Chow widens lead over Ford in poll
Political expert likes her chances, but won’t say if he’ll run her campaign
As polling shows more Torontonians than ever favouring Olivia Chow over Rob Ford for mayor, a high-profile politico is being cagey about whether he has been approached to run Chow’s rumoured 2014 mayoral campaign.
“I never think it’s appropriate for the campaign manager, or any campaign manager, to announce before the candidate does,” said John Laschinger, who guided David Miller to mayoral victory but failed in 2010 with Joe Pantalone.
“I’m just watching what unfolds. I suspect I’ll be involved at some point, when there’s an election, but there’s too many unknowns right now.”
In a Forum Research poll of 1,045 Torontonians conducted Tuesday, 60 per cent favoured the undeclared NDP MP Chow.
That compares to just 33 per cent for the sitting mayor and 7 per cent who don’t know who they’d vote for in a hypothetical head-to-head mayoral matchup. The gap appears to be widening. A late January Forum poll had Chow at 52 per cent and Ford at 40 per cent.
Last October, it was Chow 49 per cent vs. Ford 34 per cent, and last June it was Chow 58 per cent vs. Ford 34 per cent.
The margin of error of the new poll is plus or minus 5 per cent 19 times out of 20.
In the head-to-head comparison, Chow’s support was highest in Toronto-East York (74 per cent) and lowest in Scarborough (45 per cent).
Ford had 47 per cent support in Scarborough but a measly 18 per cent in Toronto-East York.
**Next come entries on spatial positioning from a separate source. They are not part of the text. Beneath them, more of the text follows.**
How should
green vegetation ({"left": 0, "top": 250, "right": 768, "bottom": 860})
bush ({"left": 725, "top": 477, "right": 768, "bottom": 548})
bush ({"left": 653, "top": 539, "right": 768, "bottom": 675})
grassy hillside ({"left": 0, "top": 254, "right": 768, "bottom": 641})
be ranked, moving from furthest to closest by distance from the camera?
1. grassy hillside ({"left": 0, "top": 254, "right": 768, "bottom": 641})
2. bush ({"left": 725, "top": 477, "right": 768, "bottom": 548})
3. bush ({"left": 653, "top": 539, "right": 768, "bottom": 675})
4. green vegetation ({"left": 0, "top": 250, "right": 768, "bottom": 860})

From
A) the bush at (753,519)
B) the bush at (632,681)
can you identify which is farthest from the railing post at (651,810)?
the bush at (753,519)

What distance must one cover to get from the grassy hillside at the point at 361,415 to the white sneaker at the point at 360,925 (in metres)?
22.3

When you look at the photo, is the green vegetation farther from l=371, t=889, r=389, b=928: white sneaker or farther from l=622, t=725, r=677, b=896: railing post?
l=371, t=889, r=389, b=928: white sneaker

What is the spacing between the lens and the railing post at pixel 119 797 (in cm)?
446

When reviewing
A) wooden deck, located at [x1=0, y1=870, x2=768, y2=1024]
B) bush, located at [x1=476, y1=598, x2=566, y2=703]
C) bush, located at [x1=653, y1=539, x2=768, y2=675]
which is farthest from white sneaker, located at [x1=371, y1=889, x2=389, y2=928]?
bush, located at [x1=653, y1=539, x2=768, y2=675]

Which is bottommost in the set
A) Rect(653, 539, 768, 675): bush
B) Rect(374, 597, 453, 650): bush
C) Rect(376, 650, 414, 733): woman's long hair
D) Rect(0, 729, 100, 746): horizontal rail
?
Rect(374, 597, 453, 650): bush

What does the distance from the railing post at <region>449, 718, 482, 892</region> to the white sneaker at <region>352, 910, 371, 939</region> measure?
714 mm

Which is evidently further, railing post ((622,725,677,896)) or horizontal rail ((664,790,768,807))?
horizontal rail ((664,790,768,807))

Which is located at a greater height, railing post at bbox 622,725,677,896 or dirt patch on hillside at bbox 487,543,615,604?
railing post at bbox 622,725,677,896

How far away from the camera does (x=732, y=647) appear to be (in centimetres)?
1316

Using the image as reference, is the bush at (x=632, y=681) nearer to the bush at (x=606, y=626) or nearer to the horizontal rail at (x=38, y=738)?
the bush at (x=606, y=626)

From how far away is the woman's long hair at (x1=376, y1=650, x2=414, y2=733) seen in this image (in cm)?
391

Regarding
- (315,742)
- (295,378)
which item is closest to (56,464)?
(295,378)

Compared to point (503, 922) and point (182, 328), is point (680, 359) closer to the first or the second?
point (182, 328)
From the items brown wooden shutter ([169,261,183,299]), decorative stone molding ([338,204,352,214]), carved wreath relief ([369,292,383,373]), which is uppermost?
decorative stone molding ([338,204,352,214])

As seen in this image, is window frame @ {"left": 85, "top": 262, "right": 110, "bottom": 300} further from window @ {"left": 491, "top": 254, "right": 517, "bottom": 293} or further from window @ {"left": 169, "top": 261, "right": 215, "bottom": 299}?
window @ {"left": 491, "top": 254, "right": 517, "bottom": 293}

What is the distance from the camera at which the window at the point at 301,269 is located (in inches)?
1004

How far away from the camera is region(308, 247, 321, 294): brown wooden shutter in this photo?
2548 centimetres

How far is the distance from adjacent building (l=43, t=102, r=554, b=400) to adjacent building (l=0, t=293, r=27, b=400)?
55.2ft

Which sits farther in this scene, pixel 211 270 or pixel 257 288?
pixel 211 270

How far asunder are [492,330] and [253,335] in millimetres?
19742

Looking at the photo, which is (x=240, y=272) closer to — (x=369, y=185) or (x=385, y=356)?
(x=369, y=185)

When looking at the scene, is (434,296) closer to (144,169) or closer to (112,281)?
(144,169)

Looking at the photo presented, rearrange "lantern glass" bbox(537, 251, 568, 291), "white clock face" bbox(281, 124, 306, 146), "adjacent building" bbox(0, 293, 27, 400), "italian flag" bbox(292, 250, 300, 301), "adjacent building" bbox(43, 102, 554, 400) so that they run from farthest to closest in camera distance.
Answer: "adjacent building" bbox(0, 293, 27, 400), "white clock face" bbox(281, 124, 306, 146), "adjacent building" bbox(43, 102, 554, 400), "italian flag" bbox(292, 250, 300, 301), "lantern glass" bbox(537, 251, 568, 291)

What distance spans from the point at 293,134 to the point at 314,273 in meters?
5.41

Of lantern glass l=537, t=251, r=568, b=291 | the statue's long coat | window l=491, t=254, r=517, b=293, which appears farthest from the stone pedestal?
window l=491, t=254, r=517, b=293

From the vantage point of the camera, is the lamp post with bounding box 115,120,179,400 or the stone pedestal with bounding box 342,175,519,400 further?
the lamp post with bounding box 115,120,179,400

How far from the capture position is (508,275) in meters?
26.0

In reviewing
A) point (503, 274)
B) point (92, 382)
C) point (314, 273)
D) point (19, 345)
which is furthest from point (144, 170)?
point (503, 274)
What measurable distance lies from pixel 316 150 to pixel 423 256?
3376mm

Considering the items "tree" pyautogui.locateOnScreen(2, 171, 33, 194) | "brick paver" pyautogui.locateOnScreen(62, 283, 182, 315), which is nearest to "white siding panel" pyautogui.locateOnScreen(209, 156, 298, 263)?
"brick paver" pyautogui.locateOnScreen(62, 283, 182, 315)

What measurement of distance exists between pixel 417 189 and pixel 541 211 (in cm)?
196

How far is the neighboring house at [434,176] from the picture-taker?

(Margins of error are higher when results are broken down by region.)
In a hypothetical four-way mayoral contest held now, Chow would win with 43 per cent support compared with 32 per cent for Ford, 13 per cent for Councillor Adam Vaughan and 7 per cent for transit advocate Sarah Thomson, the poll found.
Another combination tested had Chow winning with 47 per cent to Ford’s 32 per cent, Councillor Shelley Carroll’s 8 per cent and Thomson’s 6 per cent.
Perhaps surprisingly, when Forum asked Torontonians how they would vote in a Ford-Thomson contest — not long after Thomson accused Ford of grabbing her buttock during a party photo-op — Thomson was within striking distance, at 36 per cent compared with Ford’s 41 per cent. Chow, who has held many Toronto media events as her party’s transit and infrastructure critic, recently admitted she is “considering” running for mayor of Toronto. Laschinger, a veteran who has run campaigns for politicians on the left and the right, is rumoured to have been approached by those close to Chow. “I think she’s got a lot of strong qualities,” he said, again refusing to confirm or deny any such approaches. “She’s proved that she knows how to work with people, which is a weakness of the current incumbent. I think she would bring a touch of class and dignity to the office. “I think she’d be, according to the polls, a reasonably solid candidate.”